Problem to solve:
Skip pictures in the listing below; copy exactly the lines from the one with "мужа Наташи Королевой" through the one with "Wish you happy", inclusive.

-- Data for this task follows --

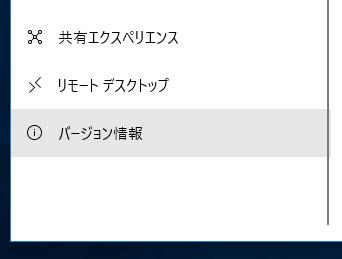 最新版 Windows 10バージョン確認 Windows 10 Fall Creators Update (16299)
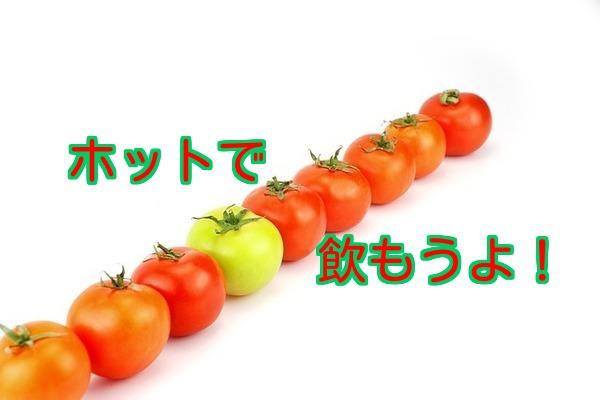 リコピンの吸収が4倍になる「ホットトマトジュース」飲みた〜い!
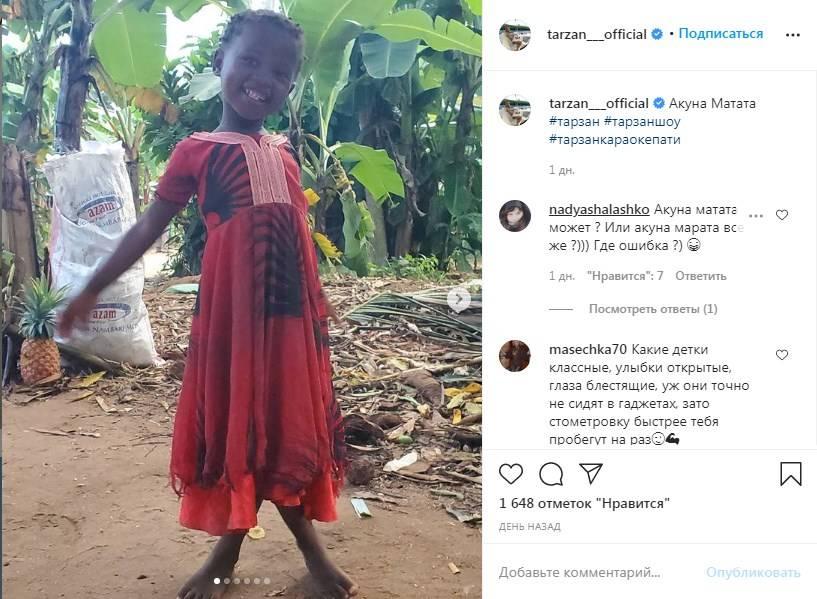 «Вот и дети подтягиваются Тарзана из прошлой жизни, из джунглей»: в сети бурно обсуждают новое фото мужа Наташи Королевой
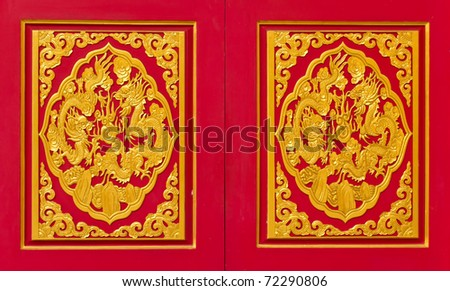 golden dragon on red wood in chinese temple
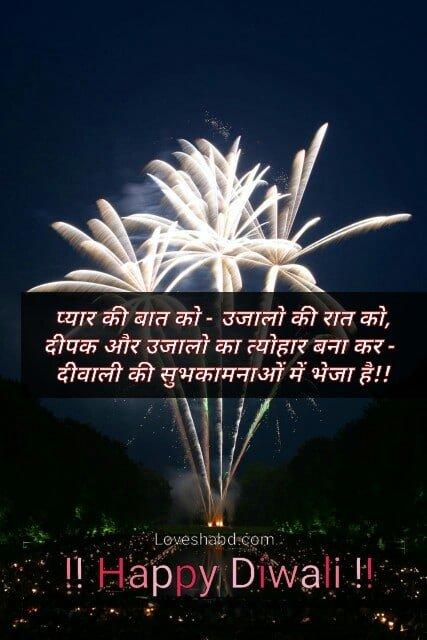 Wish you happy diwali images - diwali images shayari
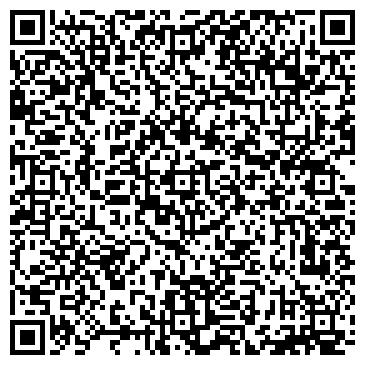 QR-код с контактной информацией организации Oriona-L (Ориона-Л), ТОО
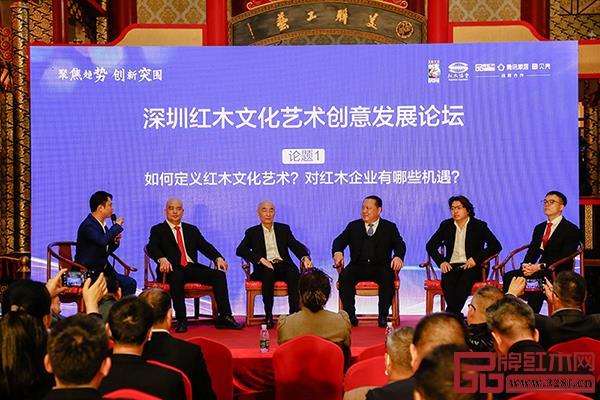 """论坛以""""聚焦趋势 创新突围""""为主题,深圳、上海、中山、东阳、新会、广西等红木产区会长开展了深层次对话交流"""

-- Data for this task concluded --

Result of the exercise:
 «Вот и дети подтягиваются Тарзана из прошлой жизни, из джунглей»: в сети бурно обсуждают новое фото мужа Наташи Королевой
 golden dragon on red wood in chinese temple
 Wish you happy diwali images - diwali images shayari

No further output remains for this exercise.